### Texto para leer
* * *
Precioso artículo de Luce Fabbri recordando a su padre Luigi, maestro anarquista
En este momento, la hija no puede superar el silencio, no puede hablar de él sino dejando que broten los recuerdos. Y también esto es difícil, porque es preciso respetar aquel celoso pudor suyo que le hacía tan reacio a hablar de sí y de sus cosas íntimas, aquel mismo pudor que le hacía parecer más hombre de ideas que de sentimiento, más un pensador sereno que un luchador apasionado. Y la parte suya que nadie habría podido ver a través de sus artículos adquiere ahora una importancia nueva, porque se convierte en el complemento necesario de su pensamiento.
Se habla mucho ahora de realización, de aplicaciones prácticas de los ideales libertarios. Es una preocupación fecunda, de una urgencia casi atormentadora. Pero realizar una idea quiere decir traducirla en acción y no sólo en planes y programas; quiere decir impregnar de ella todo instante de nuestra vida, todo acto de nuestra voluntad y de nuestro pensamiento. Vivir íntimamente la libertad, aun bajo el talón de hierro, es ya una realización, es el primer paso, el indispensable.
La anarquía, en el significado más amplio de la palabra, es realizable siempre, con diversidad de grado, y se realiza tanto más cuanto menos se contenta uno con la realidad ya adquirida. Esto decía Luigi Fabbri para reavivar a su alrededor la fe, para darse a sí mismo la fuerza de la serenidad frente al alud de desastres que se ha formado después de la guerra. Y es de esto de lo que quiero hablar hoy, de esta realización lenta y constante de un ideal en el interior de un alma y en su esfera de irradiación.
Hace algún tiempo, en un artículo de “Pensiero e Voluntà” traducido en el Suplemento de “La Protesta”, de Buenos Aires, Luigi Fabbri escribía un largo artículo para incitar a los combatientes de nuestra causa al deber de las realizaciones individuales. Decía, entre otras cosas, que una de las fallas de los revolucionarios de la postguerra ha consistido en descuidar, por las conquistas futuras, las conquistas inmediatas en sí mismo y alrededor de sí mismo: “los resultados momentáneos satisfacían a los más; había mucha preocupación por las construcciones generales estatales y extraestatales de carácter colectivo, y nadie niega que fuesen útiles y también indispensables… Pero los individuos que componen las colectividades creían haber agotado en esa obra su misión y, por cuenta propia, no sentían tener un deber personal a cumplir, algo a construir a realizar en sí mismo y alrededor de sí mismo, dependiente sólo del propio esfuerzo individual y de la propia iniciativa. Sobre todo, los que habían abrazado un ideal de libertad y de igualdad, ignoraban a la propia familia como si ésta fuese completamente extraña a sus preocupaciones de índole social y política”.
* * *
### Objetivo del ejercicio
Copia de nuevo el pasaje del artículo sobre Luigi Fabbri que comienza en "Se habla mucho" y concluye en "paso, el indispensable.", cambiando "fecunda" por "provechosa".

### Datos presentados
* * *
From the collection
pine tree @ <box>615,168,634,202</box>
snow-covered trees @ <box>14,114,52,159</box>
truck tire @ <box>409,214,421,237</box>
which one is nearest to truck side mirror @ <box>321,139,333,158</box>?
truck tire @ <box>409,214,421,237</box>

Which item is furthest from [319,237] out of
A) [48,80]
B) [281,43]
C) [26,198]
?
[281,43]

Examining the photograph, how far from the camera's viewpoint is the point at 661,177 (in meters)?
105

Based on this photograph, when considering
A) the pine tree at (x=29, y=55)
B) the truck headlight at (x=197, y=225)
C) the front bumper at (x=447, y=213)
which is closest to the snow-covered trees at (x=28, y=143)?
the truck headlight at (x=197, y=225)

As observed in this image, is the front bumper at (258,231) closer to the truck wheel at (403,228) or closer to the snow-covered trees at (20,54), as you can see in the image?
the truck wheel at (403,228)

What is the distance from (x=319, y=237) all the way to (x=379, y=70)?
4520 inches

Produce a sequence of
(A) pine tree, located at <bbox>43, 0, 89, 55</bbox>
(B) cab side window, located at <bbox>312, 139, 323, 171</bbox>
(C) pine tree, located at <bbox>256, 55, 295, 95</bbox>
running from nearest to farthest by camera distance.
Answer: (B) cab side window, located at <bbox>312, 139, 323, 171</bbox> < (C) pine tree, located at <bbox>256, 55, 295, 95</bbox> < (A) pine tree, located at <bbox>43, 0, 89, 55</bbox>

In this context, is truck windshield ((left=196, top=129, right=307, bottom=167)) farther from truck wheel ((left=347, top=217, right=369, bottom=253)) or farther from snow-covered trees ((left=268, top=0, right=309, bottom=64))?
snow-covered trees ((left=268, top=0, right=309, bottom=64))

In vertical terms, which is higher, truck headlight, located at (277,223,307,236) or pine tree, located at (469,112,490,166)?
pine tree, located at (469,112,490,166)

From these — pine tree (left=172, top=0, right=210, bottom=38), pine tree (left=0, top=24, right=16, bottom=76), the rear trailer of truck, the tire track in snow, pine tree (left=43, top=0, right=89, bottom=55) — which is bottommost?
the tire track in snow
* * *
### Resultado final
Se habla mucho ahora de realización, de aplicaciones prácticas de los ideales libertarios. Es una preocupación provechosa, de una urgencia casi atormentadora. Pero realizar una idea quiere decir traducirla en acción y no sólo en planes y programas; quiere decir impregnar de ella todo instante de nuestra vida, todo acto de nuestra voluntad y de nuestro pensamiento. Vivir íntimamente la libertad, aun bajo el talón de hierro, es ya una realización, es el primer paso, el indispensable.